Your objective → Rewrite the entries from the line with "How far do (x=310, y=435)" through the line with "3613 millimetres", replacing "hubcap" with "wheel cover" and keeping everything else the same.

Data →
-- BEGIN --

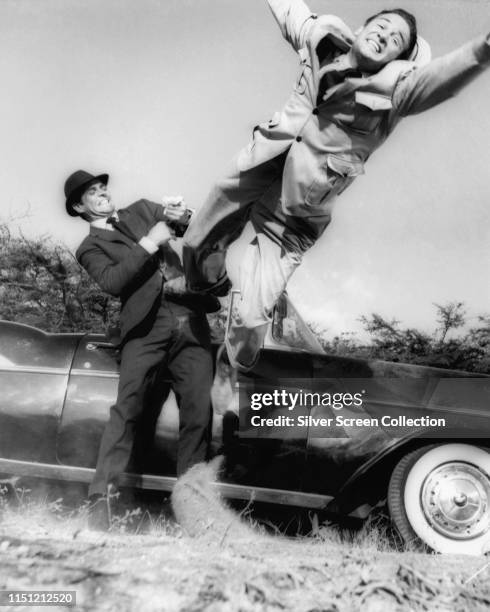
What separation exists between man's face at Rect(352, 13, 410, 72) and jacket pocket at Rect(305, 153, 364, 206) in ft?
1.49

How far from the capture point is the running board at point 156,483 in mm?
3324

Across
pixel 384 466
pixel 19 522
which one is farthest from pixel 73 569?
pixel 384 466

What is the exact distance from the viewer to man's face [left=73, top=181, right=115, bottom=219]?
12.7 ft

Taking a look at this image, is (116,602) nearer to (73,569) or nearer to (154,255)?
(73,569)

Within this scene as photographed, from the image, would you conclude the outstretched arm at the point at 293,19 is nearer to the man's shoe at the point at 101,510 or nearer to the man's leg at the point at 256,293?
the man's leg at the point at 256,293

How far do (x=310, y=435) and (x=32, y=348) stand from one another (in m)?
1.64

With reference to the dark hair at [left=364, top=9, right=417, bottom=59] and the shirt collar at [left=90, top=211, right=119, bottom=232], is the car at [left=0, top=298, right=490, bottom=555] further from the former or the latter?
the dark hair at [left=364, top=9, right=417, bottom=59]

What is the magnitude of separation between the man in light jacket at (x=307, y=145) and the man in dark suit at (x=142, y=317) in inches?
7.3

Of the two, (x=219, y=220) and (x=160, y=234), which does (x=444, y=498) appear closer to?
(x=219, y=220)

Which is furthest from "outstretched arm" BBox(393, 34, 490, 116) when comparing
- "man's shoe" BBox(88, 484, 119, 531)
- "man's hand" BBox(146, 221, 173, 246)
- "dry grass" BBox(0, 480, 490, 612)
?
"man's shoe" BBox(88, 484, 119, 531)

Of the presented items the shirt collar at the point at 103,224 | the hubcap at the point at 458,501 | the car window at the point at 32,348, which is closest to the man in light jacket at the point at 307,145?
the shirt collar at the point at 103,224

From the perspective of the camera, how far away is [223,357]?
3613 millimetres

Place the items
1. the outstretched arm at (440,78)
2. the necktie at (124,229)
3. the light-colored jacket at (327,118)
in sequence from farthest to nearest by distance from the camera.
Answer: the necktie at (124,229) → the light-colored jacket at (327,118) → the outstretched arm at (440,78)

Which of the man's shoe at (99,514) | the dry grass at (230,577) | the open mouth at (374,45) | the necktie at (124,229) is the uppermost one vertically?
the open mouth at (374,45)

-- END --
-- BEGIN --

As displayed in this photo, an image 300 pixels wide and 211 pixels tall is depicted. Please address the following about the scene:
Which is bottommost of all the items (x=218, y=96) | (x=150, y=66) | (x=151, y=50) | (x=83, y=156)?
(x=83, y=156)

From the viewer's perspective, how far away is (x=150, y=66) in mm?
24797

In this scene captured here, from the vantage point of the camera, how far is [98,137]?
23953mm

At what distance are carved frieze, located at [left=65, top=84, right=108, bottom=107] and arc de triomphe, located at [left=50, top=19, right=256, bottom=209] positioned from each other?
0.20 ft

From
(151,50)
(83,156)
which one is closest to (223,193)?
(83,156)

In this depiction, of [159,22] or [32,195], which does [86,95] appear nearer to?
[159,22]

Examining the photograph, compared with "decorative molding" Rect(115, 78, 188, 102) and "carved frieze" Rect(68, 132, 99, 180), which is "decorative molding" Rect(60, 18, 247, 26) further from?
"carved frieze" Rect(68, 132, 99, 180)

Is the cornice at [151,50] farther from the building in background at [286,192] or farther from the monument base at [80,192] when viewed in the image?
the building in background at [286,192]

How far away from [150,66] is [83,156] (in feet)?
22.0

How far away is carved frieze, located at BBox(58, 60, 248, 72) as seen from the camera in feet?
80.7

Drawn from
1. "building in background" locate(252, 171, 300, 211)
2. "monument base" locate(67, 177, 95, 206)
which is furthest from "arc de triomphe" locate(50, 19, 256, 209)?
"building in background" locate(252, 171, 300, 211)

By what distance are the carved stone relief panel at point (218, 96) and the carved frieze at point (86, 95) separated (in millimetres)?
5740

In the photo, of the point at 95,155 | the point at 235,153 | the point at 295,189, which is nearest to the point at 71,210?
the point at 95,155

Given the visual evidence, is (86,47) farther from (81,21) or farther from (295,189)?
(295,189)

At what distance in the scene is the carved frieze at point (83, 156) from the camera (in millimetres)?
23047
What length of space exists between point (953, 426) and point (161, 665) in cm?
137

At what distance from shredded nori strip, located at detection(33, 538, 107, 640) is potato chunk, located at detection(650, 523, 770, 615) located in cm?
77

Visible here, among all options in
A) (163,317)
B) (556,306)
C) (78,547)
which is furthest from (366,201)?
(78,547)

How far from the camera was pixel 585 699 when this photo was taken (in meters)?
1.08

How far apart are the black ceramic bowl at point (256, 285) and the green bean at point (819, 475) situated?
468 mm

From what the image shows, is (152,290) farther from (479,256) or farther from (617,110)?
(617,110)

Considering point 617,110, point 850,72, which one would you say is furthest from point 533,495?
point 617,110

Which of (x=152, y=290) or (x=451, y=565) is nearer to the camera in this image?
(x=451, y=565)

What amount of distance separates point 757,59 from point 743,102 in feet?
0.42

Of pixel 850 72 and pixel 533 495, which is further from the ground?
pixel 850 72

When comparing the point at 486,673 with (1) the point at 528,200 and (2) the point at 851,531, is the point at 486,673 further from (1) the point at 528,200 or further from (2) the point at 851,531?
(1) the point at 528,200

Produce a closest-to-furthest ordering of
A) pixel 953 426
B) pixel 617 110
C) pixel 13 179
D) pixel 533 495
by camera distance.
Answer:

-- END --

Written response →
How far do (x=310, y=435) and (x=32, y=348) stand from one another (in m)?
1.64

With reference to the dark hair at [left=364, top=9, right=417, bottom=59] and the shirt collar at [left=90, top=211, right=119, bottom=232], is the car at [left=0, top=298, right=490, bottom=555] further from the former or the latter?
the dark hair at [left=364, top=9, right=417, bottom=59]

What is the magnitude of separation between the man in light jacket at (x=307, y=145) and the man in dark suit at (x=142, y=317) in inches?
7.3

Of the two, (x=219, y=220) and (x=160, y=234), which does (x=444, y=498) appear closer to?
(x=219, y=220)

Which is furthest from "outstretched arm" BBox(393, 34, 490, 116) when comparing
- "man's shoe" BBox(88, 484, 119, 531)
- "man's hand" BBox(146, 221, 173, 246)
- "dry grass" BBox(0, 480, 490, 612)
?
"man's shoe" BBox(88, 484, 119, 531)

Of the presented items the shirt collar at the point at 103,224 | the wheel cover at the point at 458,501 | the car window at the point at 32,348, which is closest to the man in light jacket at the point at 307,145?
the shirt collar at the point at 103,224

From the perspective of the camera, how far away is [223,357]?
3613 millimetres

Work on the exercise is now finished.